MELBOURNE (Reuters) - South Australia was on track on Saturday to end its hard COVID-19 lockdown three days early, recording only one new infection, while other states marked weeks of no new cases or deaths related to the novel coronavirus.
The lockdown, which kept people in South Australia at home and the majority of businesses shut, was imposed earlier this week after false information provided to contact tracers by a man who tested positive raised fears of mass infections.
The lockdown, planned for six days, was to be lifted as of Sunday, although a range of measures were to remain to limit big crowds.
Saturday's case brought the latest cluster linked to a returned traveller from the UK to 26 infections. Officials said more cases over the next few days were likely.

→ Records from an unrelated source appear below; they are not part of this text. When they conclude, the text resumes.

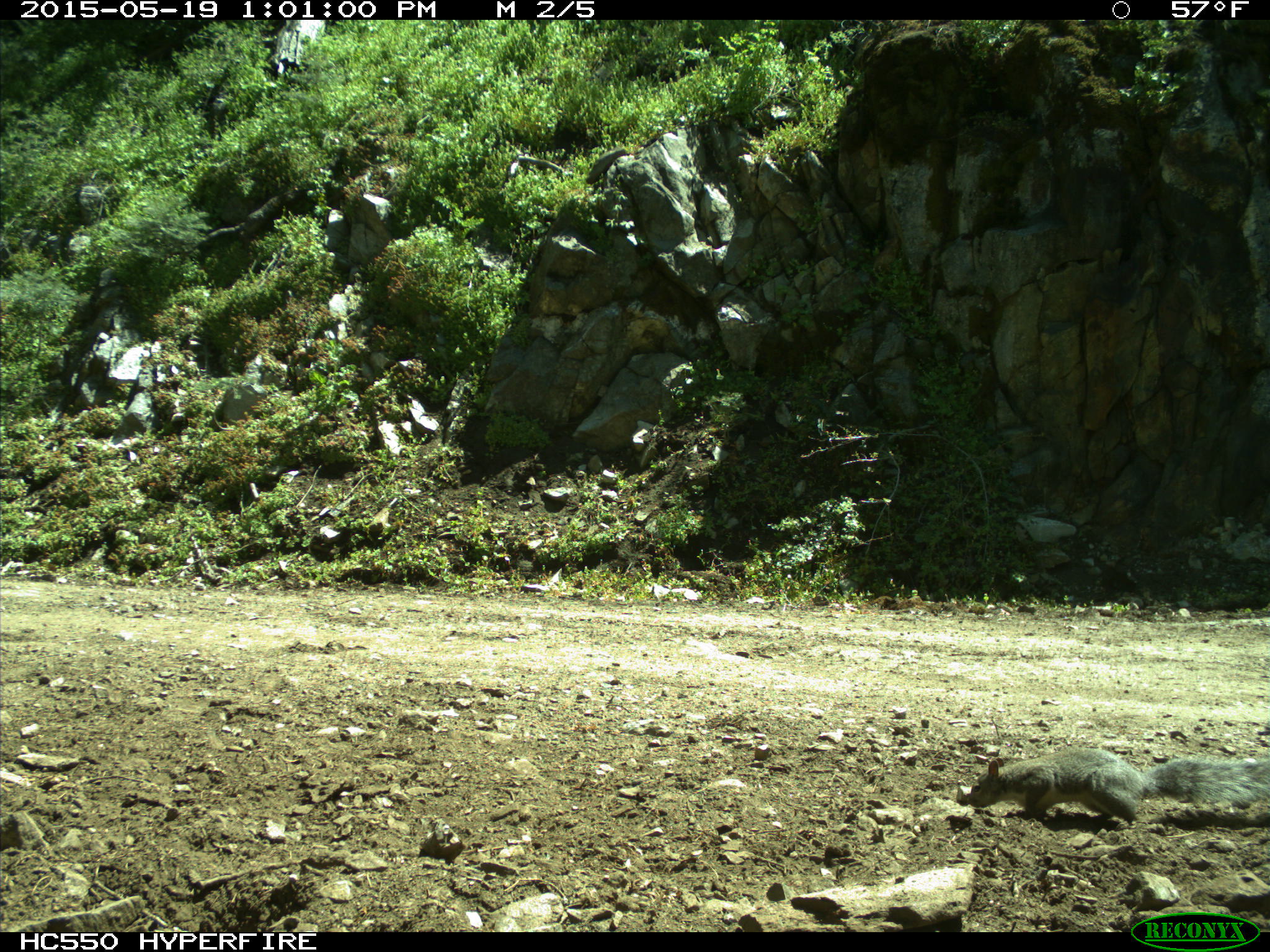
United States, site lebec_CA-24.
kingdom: Animalia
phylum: Chordata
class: Mammalia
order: Rodentia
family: Sciuridae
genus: Sciurus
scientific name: Sciurus carolinensis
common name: eastern gray squirrel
Sciurus carolinensis (eastern gray squirrel).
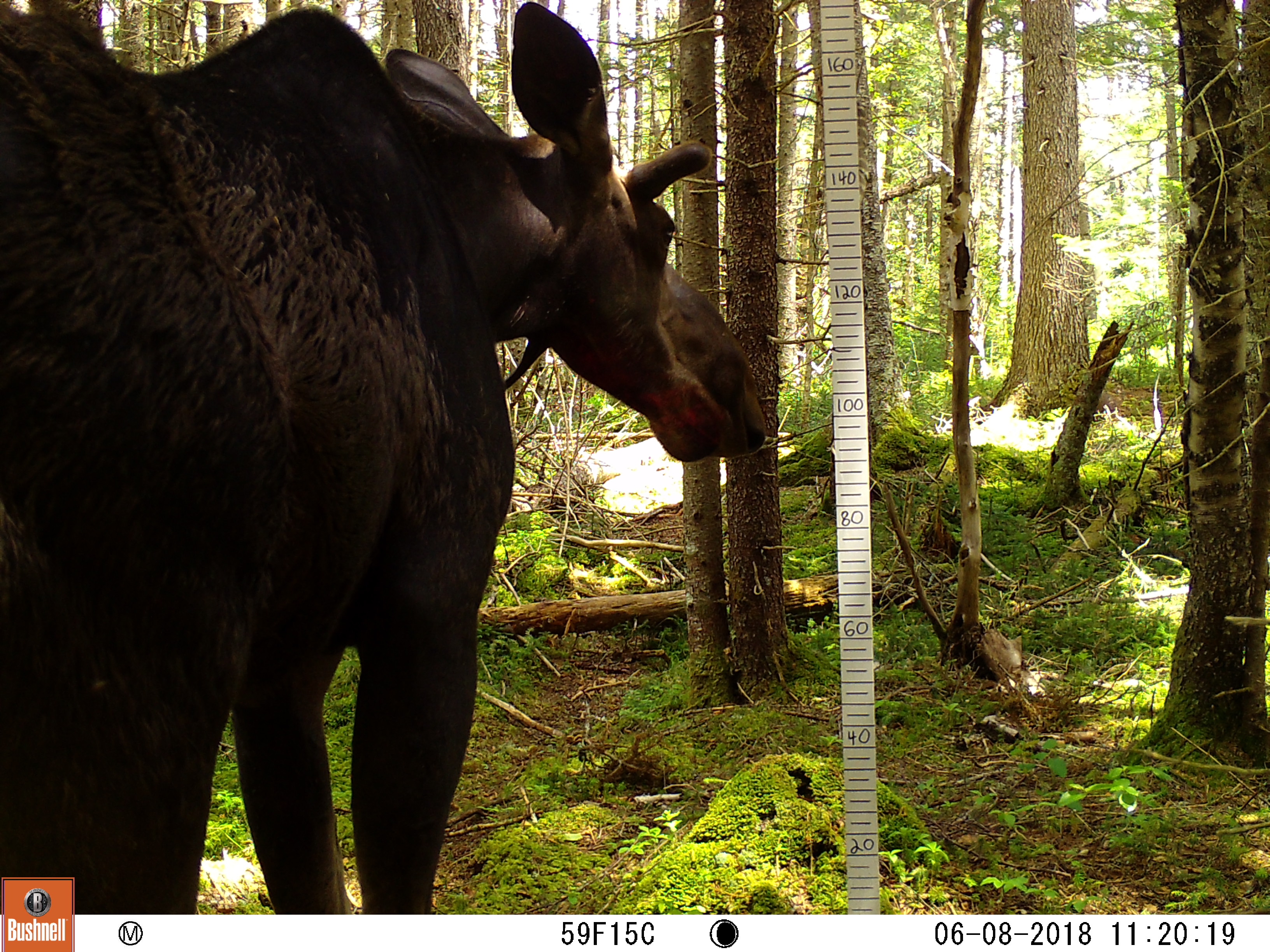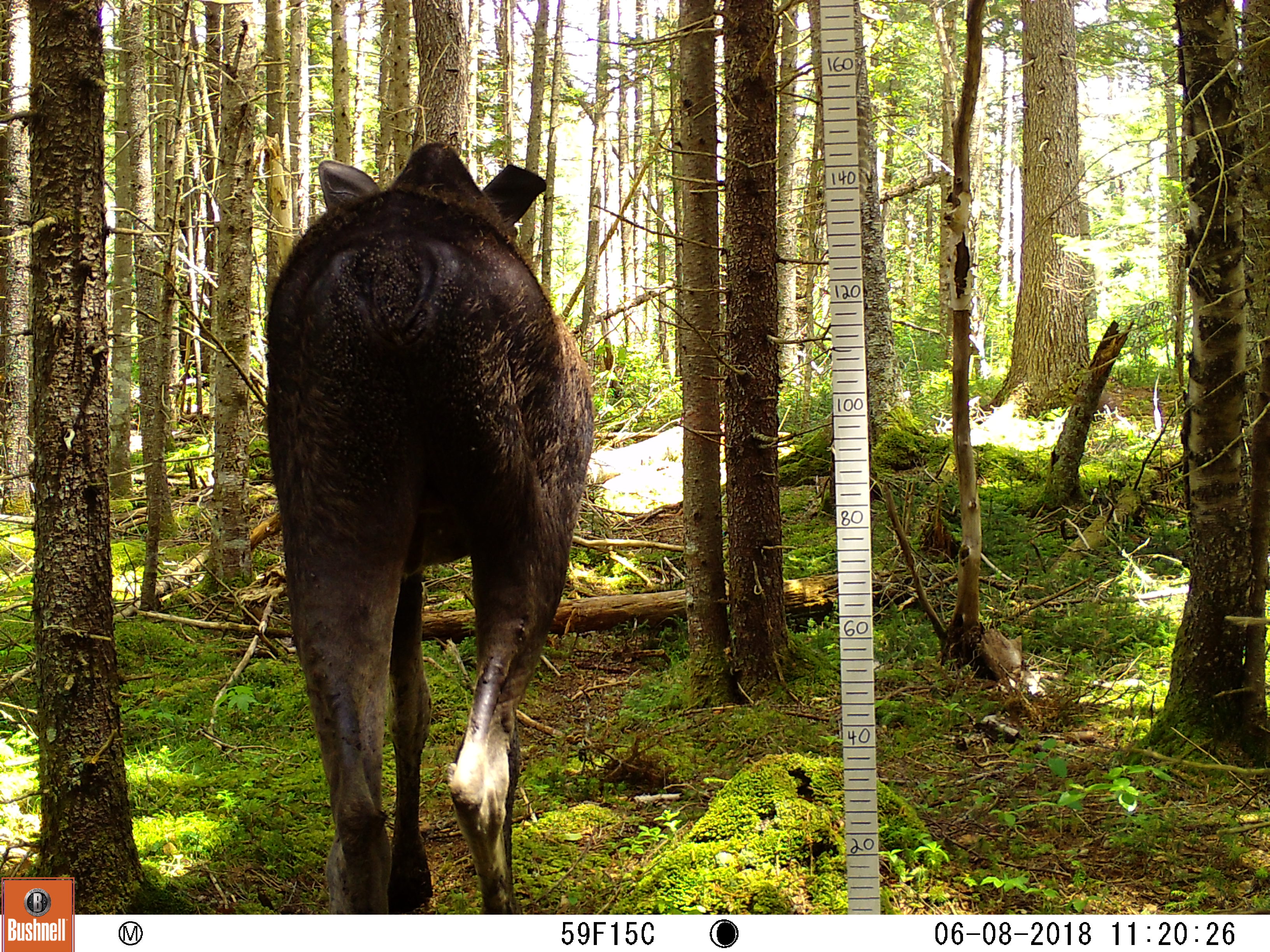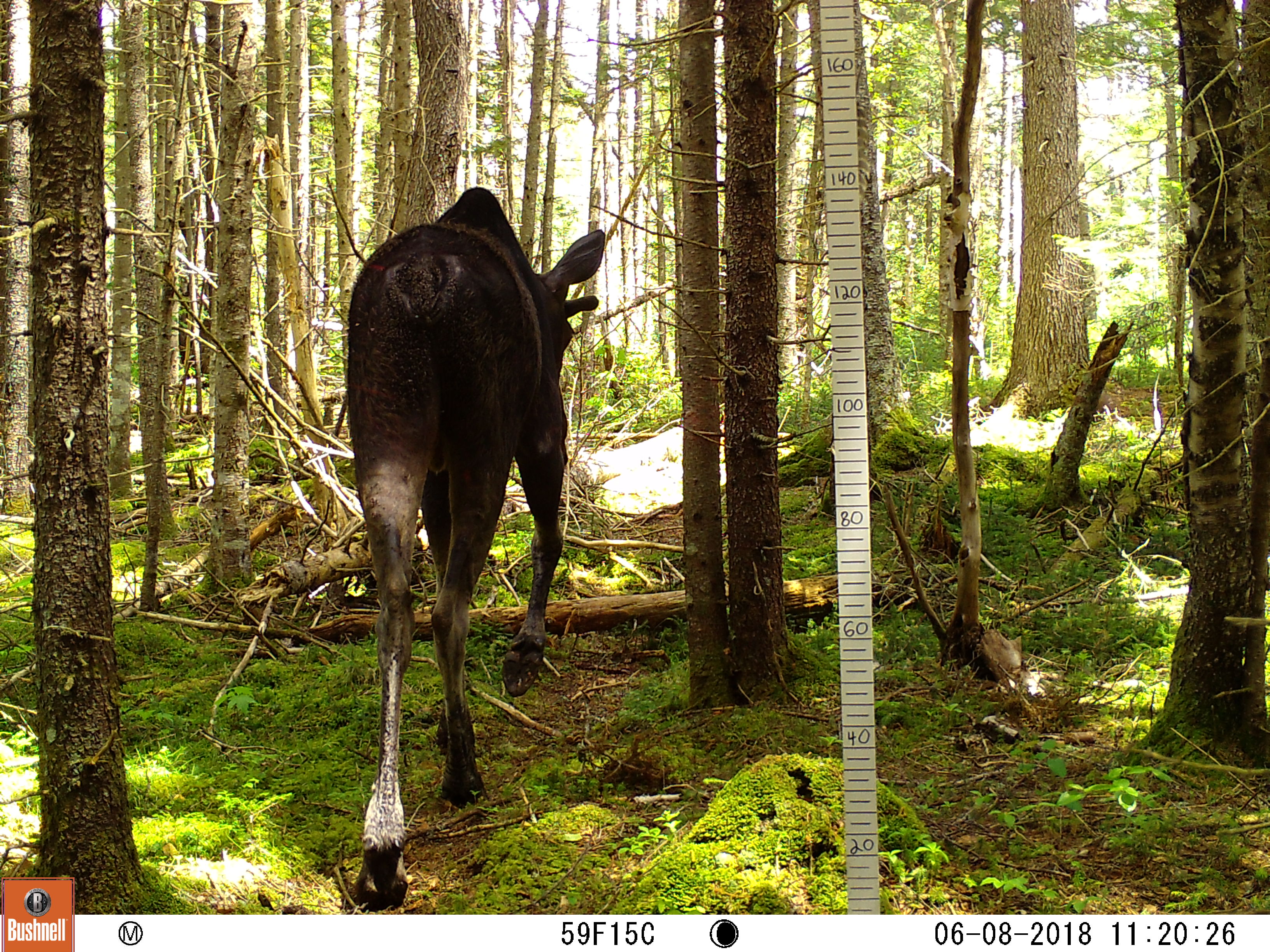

"We are not out of the woods yet," South Australia Premier Steven Marshall said at a televised press conference.
Neighbouring Victoria, for months Australia's epicentre of the coronavirus pandemic, on Saturday posted its 22nd consecutive day of no new infections and no deaths. Victoria has recorded 90% of the country's 907 coronavirus-related deaths.
New South Wales, the most populous state where about a quarter of Australia's 24-million population lives, marked two weeks of no new coronavirus cases.
Compared to many developed nations, Australia has done far better containing the virus thanks to swift and strict measures. On Saturday, there were only around 93 cases active throughout the country.